Clementine Vulgate (1592)

This was the easiest: I went to Wikisource and clicked the download-as-plain-text button. I got a text file, UTF8-encoded (since it contains characters like æ and ë), 4522972 bytes in size. It needed some processing, since it contains all chapter titles (but oddly, no book titles) and verse numbers and also some front matter: "Exported from Wikisource on September 6, 2022", for example.

I transformed this text file into a numberless version like so, specified here for re­pro­duci­bility:

  1. With a liberal mouse sweep all front matter was deleted.
  2. All rear matter was also deleted (the Reliqua quæ continentur section, starting with Errata and Ordo librorum [a counting of errors in previous (before the 1598 publication this digital version was based on) editions, and a listing of what order the books come in], then the Hieronymi præfationes subsection ["Jerome's prefaces", notes from the translator], then the Apocryphi libri [containing a short note of why these non-canonical books are still contained in this publication, then the Prayer of Manasses and the Third and Fourth books of Ezra], then the Appendices [a list of testimonies and a glossary or dictionary of Hebrew, Chaldean and Greek names and words], then a final "about this digital edition" section).
  3. Chapter titles were found and removed with the regular expression /Caput [[:digit:]]+/. There were 1341 such titles removed.
  4. Verse numbers were found and removed with the regular expression /[[:digit:]]+ /. There were 35558 such numbers removed.
  5. The first text in the file was now "In principio creavit Deus cælum et terram. Terra autem erat inanis et vacua, et tenebræ erant super faciem abyssi : et spiritus Dei ferebatur super aquas." and the last text was "Etiam venio cito : amen. Veni, Domine Jesu. Gratia Domini nostri Jesu Christi cum omnibus vobis. Amen."
  6. The number­less­ness of the file was verified with a program I wrote that would count how many times each character occurred. There were some occurrences still remaining – 57 ones, 35 twos, 23 each of threes, fours, and fives, 20 sixes, and 12 each sevens, eights, nines, and zeroes: a distribution consistent with there still being some verse numbers left. 229 digits left in total.
  7. Many of these leftover verse numbers were contained in Lamentationes, attached to the following word. These were removed with the regular expression /[[:digit:]]+/ (no space). The 229 digits were found in 133 total numbers. (In retrospect, I should've used that regex in the first place.)
  8. There were no digits left in the file.
  9. File size at this point is down from 4.5 megabytes to 4112125 bytes – a reduction of almost 411 kilobytes, or a quarter of a floppy disk.

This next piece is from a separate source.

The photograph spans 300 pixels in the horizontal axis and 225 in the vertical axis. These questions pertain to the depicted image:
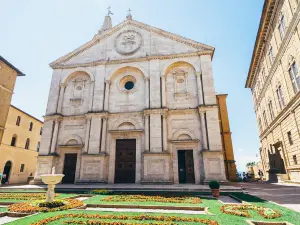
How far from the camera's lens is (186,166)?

This numberless version contains just the text of the scripture itself, with no verse numberings. I ran my character analysis program again (which just counts how many times each Unicode character appears), and I learned the following:

Character counts of this bare version:


With Ë merged into E, Æ expanded into AE and Œ expanded into OE, we get 415563 E's, 266558 A's and 177564 O's, and increasing the total letter count from 3288691 to 3312498.

I continued further simplification of the file: all letters into lowercase, all ligatures expanded, all punctuation removed, all repeaded spaces collapsed into one. This allows me to produce a word count: 615596 total words, 45501 distinct words.

The most common word is et, with 50969 occurrences (no wonder that it's always written as the ampersand & in the physical book); the second most common is in, with 22937 occurrences; est has 8849, ad has 7695, non has 7363, qui has 6805, ejus has 5190, autem has 5130, de has 4871, ut has 4670, cum has 4183, dominus has 3608. There are 20664 words that only occur a single time; sorted alphabetically, the first five are aasbai, abaddon, abalienabit, abalienavit, abana, and the last five are zethu, zizaniorum, zoheleth, zomzommim, zuzim. Many of these hapax legomena are just inflected forms of otherwise also occurring words: conversabitur, conversare, conversatur, conversentur and converseris all occur only once, but are all inflections of the verb converso, "I turn around".

The letter K is rare in Latin, and in this book it only occurs 49 times, in the names Joakim (46 times) and Eliakim (thrice).